The mischief died out of the dancing eyes, the mobile face whitened with disappointment. He repeated, staring blankly at the paper:

"For what did we leave Châlons, if not to assist Bazaine?... Mon Dieu!... What infamy!... Why am I not a man?"

He grew crimson and burst into a tempest of sobbing. He tore the pale green paper into fragments and trampled them beneath his feet. His eyes blazed through the tears that streamed from them as he stammered between his gasps and chokings:

"Cowards!... Traitors!... Disgraced forever!... Is there no honor left in France?"

"Come, Mademoiselle, in pity!" entreated the equerry, as deadly pale as Monseigneur was red. He held open the door with a shaking hand, and Juliette hurriedly quitted the drawing-room. The door shut upon the sobs and outcries. The Count said, with a sigh of relief, wiping the perspiration from his face:

"You will not speak of this? His Imperial Highness is overwrought and excited. It will pass presently. Let me conduct you downstairs!"

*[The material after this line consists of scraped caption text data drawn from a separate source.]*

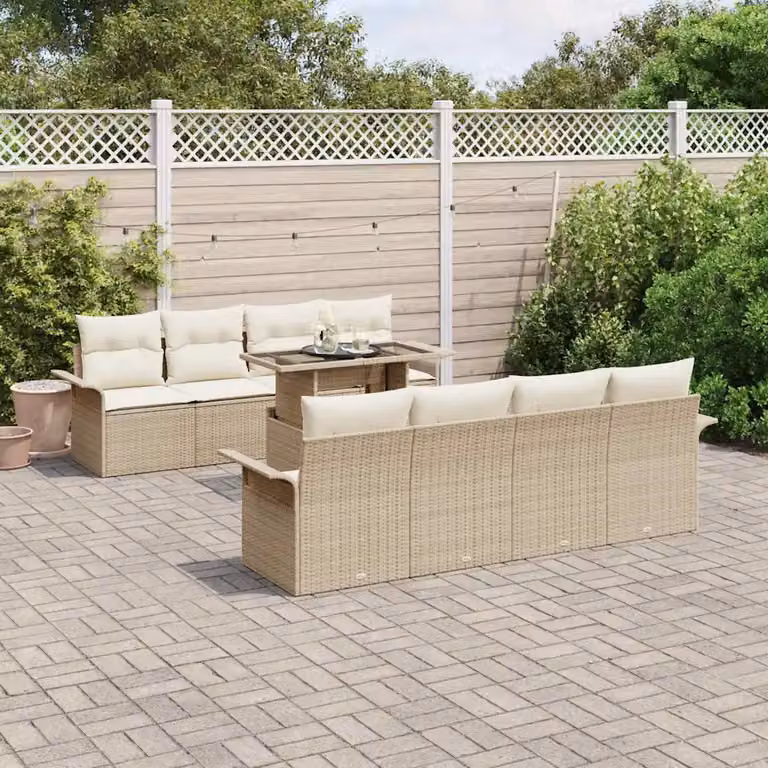 Set Divano da Giardino vidaXL 9 pz in Polyrattan Beige con Cuscini e Tavolino da Esterno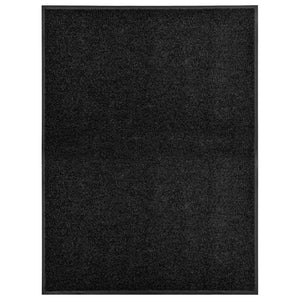 Waschbare Fußmatte Schwarz 90x120 cm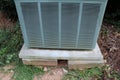 Detail of a heat pump on an unstable base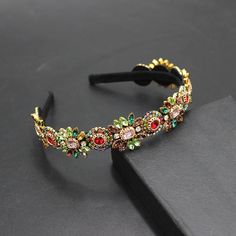 Rhinestone Flower Headband Hair Accessories – TulleLux Bridal Crowns & Accessories Jewelled Headband, Silk Thread Bangles Design, Free Vibes, Rose Headband, Jeweled Headband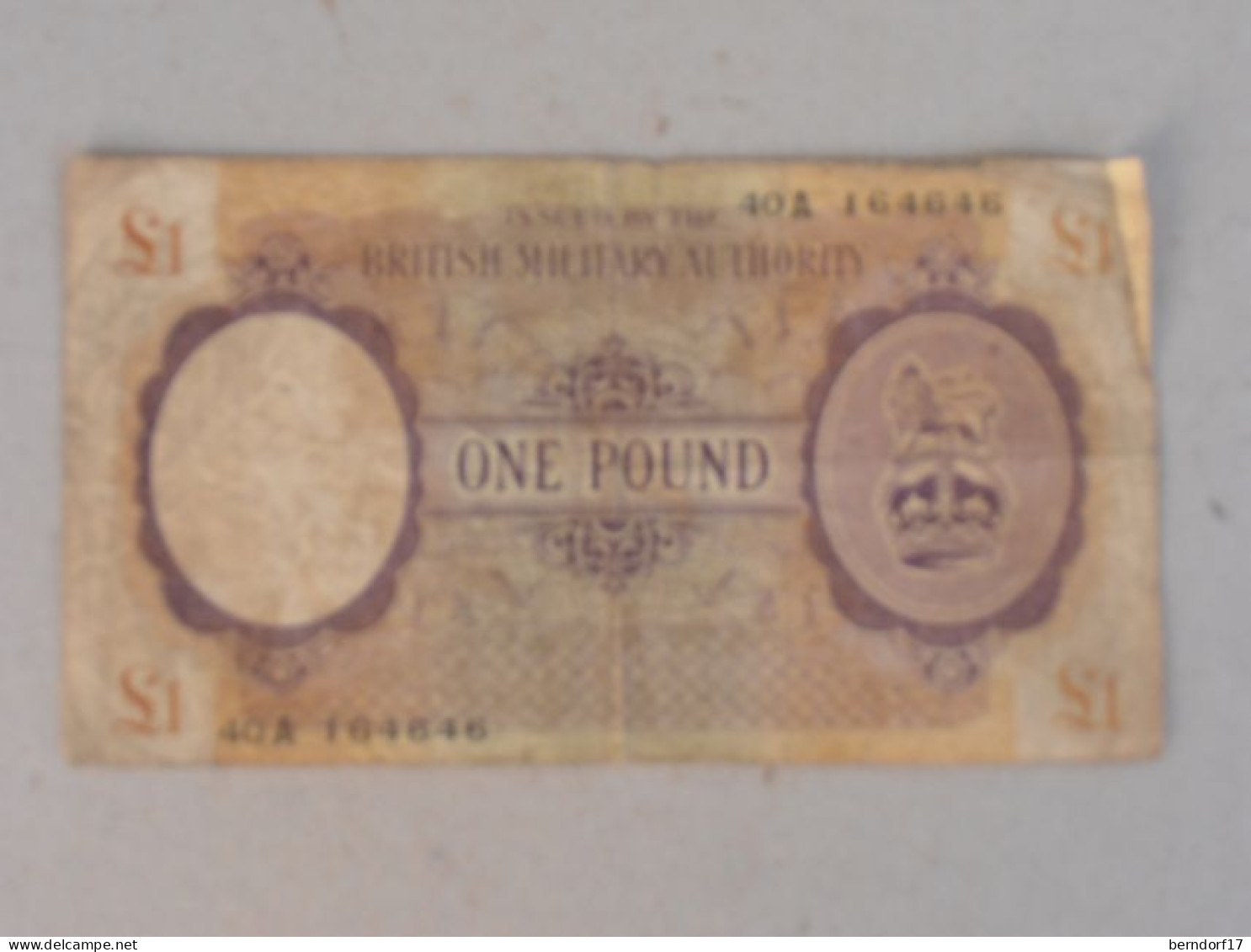 BRITSH MILITARY AUTHORITY - ONE POUND - 1 Pound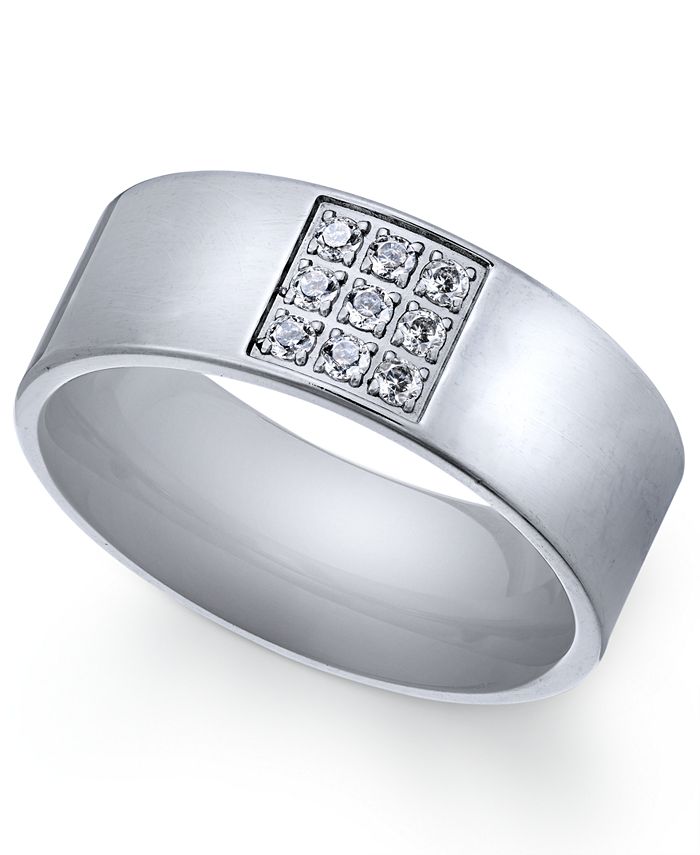 Sutton by Rhona Sutton Men's Stainless Steel Cubic Zirconia Ring - Macy's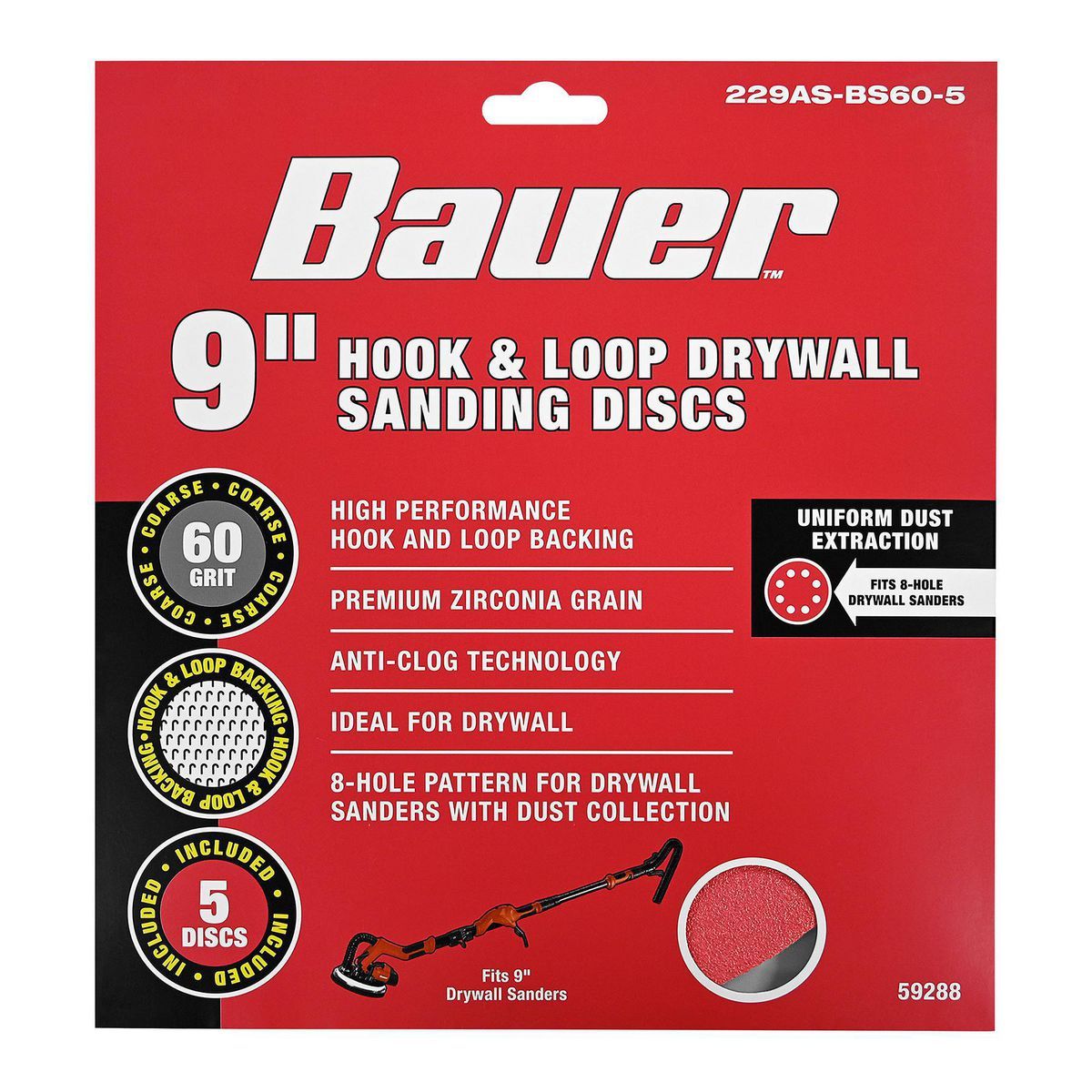 BAUER 9 in. 60 Grit Hook and Loop Drywall Sanding Discs, 5 Pack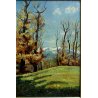 ANTICO QUADRO OLIO TAVOLA C. Pogliaghi PAESAGGIO MONTANO AUTUNNO LAGO D'ORTA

The hall of the Prefecture reached, a servant in the livery of the establishment approached the equerry. It appeared that the lady who had accompanied Mademoiselle had recovered from her indisposition, and departed, leaving no message for her young friend.

"Madame will have returned to her hotel," said the equerry. He added: "By chance, Mademoiselle, the dispatches we have just received contain proof that your friend has been misled by false intelligence. Colonel le Bayard has not been taken prisoner. He is now in command of his regiment with the First Brigade of Cavalry of General Clérambault's Division, now engaged with the Third Corps in the neighborhood of Metz."

Then as Juliette turned red and pale, and looked at him in breathless questioning, he added, pulling a vestibule-chair from its place near the wainscot and making her sit down:

"Rest there one moment.... I will speak to Colonel Watrin. He is now at mess with his officers in the Prefect's billiard-room."